Keempat, hanya mengakomodir kepentingan sempit dan jangka pendek segelintir elit.

Klaim Luhut maupun Muhaimin Iskandar terkait ratusan pengguna medsos yang mendukung wacana penundaan pemilu, yang bersumber dari big data, diragukan oleh banyak akademisi, pakar media sosial, dan periset.

Berlawanan dengan klaim itu, survei yang menggunakan metodologi yang jelas dan bisa dipertanggung-jawabkan justru menyuguhkan fakta berbeda. Survei Litbang Kompas menyebut 62,3 persen masyarakat setuju pemilu tetap digelar pada 14 Februari 2024.

Hasil survei Lembaga Survei Indonesia (LSI) menunjukkan angka lebih tinggi lagi: 70,7 persen menolak kalau alasan pandemi, 68,1 persen menolak kalau alasan pemulihan ekonomi, dan 69,6 persen menolak kalau alasan pembangunan ibu kota baru.

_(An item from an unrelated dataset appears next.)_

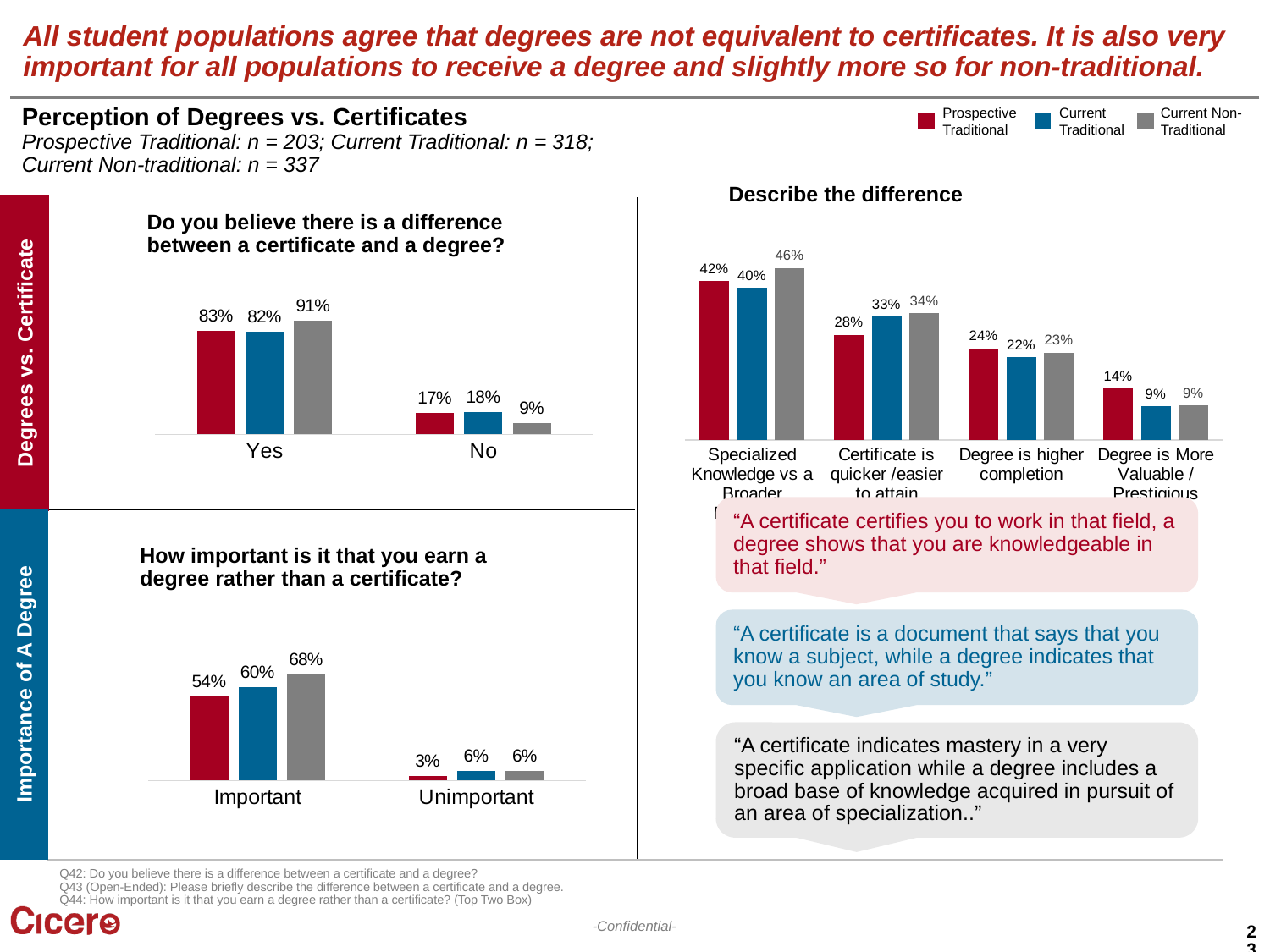
In the chart 'Do you believe there is a difference between a certificate and a degree?', what percentage of Current Non-Traditional students answered Yes? 91% What type of chart is 'Describe the difference'? Bar chart How many series does the legend at the top right of the slide list? 3 In the chart 'How important is it that you earn a degree rather than a certificate?', what percentage of Prospective Traditional students said Unimportant? 3% In the chart 'How important is it that you earn a degree rather than a certificate?', which population has the highest value for Important? Current Non-Traditional In the chart 'Describe the difference', what percentage of Current Traditional students said 'Certificate is quicker/easier to attain'? 33% In the chart 'Describe the difference', which category has the lowest values across all three populations? Degree is More Valuable / Prestigious In the chart 'Describe the difference', how many categories are shown on the x axis? 4 In the chart 'Do you believe there is a difference between a certificate and a degree?', what percentage of Prospective Traditional students answered No? 17% In the chart 'Do you believe there is a difference between a certificate and a degree?', what is the difference between the Yes and No values for Current Traditional students? 64% In the chart 'Describe the difference', what is the difference between the Current Non-Traditional and Prospective Traditional values for 'Specialized Knowledge vs a Broader'? 4% In the chart 'How important is it that you earn a degree rather than a certificate?', what percentage of Current Traditional students said Important? 60%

Survei Indikator menyebut 67,2 persen yang menolak penundaan pemilu. Sementara survei Charta Politica di tiga provinsi, yaitu Lampung, Jawa Barat, dan Jawa Timur, menyebut mayoritas masyarakat di daerah itu menolak penundaan pemilu.

Boleh disimpulkan, isu penundaan pemilu sebetulnya isu segelintir elit di kekuasaan, yang hendak memperpanjang masa pemerintahan Jokowi secara inkonstitusional. Segelintir elit ini mewakili kepentingan bisnis maupun kroni yang diuntungkan oleh rezim Jokowi.

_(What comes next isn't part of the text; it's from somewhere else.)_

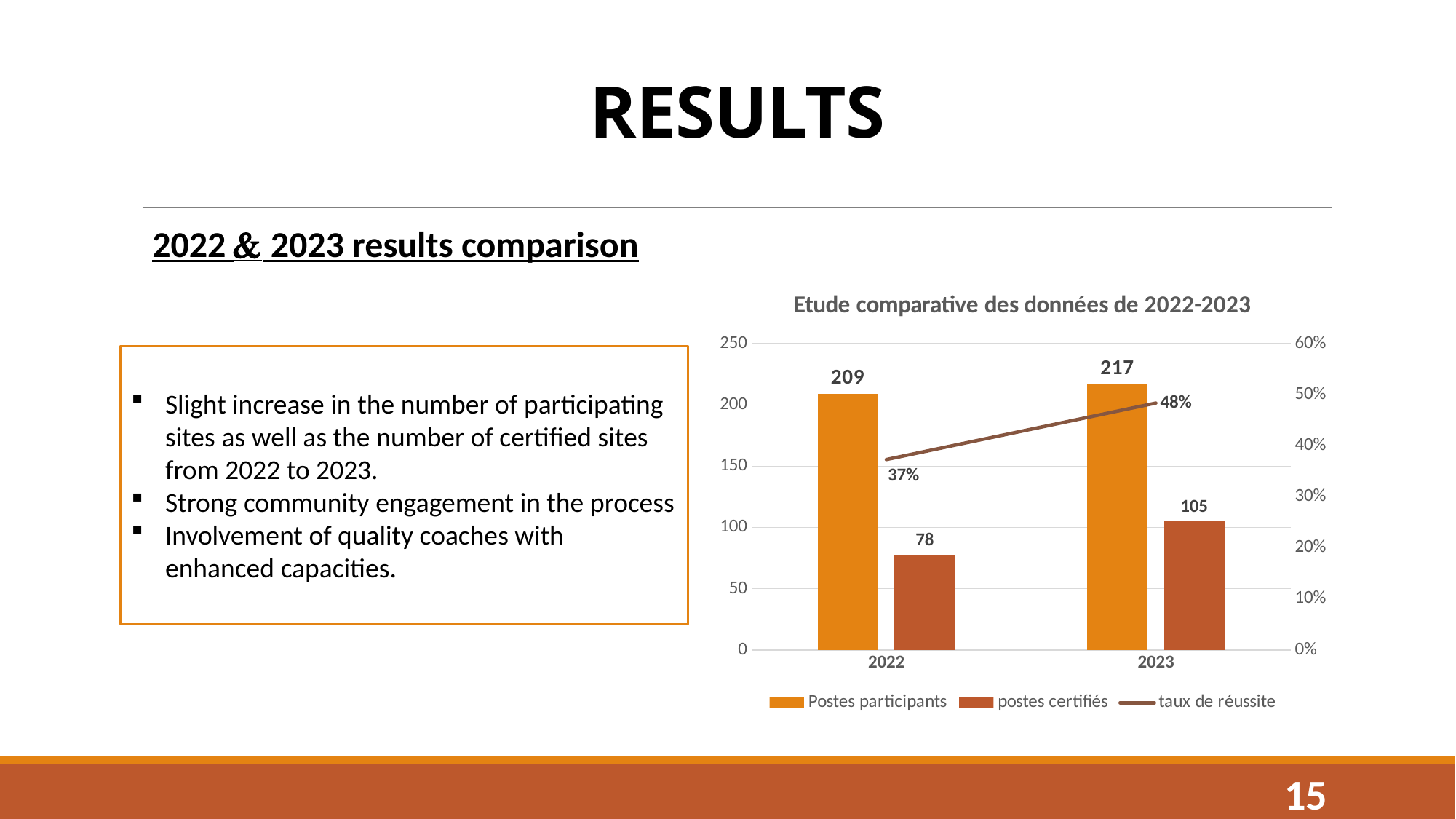
What is the taux de réussite for 2023? 48% Which year has the higher value for postes certifiés? 2023 What is the difference in postes certifiés between 2023 and 2022? 27 How many series does the legend list? 3 What is the difference in Postes participants between 2023 and 2022? 8 Does the taux de réussite rise or fall from 2022 to 2023? rise What is the value of Postes participants for 2022? 209 How many years are shown on the x axis? 2 What is the title of the chart? Etude comparative des données de 2022-2023 What is the value of postes certifiés for 2023? 105 What is the taux de réussite for 2022? 37% Is the value for postes certifiés in 2022 greater or less than 100? less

Kelima, menyimpang potensi letupan sosial yang besar.

Demokrasi merupakan cara mengartikulasikan berbagai kepentingan dan ekspresi politik lewat kanal yang konstitusional, yaitu pemilu. Lewat pemilu, beragam kepentingan dan ekspresi politik warga bersaing untuk mendapatkan dukungan.

Lewat pemilu, kepentingan dan ekspresi politik yang menang, yang terwujud pada Capres-Cawapres terpilih dan wakil-wakil rakyat (parlemen), mendapat kesempatan berkuasa selama kurun waktu tertentu.

Tentu saja, dalam kurun waktu itu, ada yang puas dan tidak puas. Mereka yang tidak puas butuh kanal politik untuk mengekspresikan kehendak politiknya. Bukan sekedar kanal untuk menyalurkan kritik dan protes, tetapi juga untuk mengocok ulang kekuasaan secara konstitusional. Dan itu adalah pemilu.

Kalau pemilu ditunda, itu sama saja membuat berbagai ekspresi politik itu bertemu jalan buntu. Dalam banyak hal, kebuntuan politik sering mendorong untuk mengambil jalan radikal, ekstrem, dan tidak konstitusional.

Di Indonesia, ini ada presedennya. Dua kekuasaan yang berdiri terlalu lama, Sukarno dan Orde Baru, berakhir dengan kudeta dan penggulingan kekuasaan.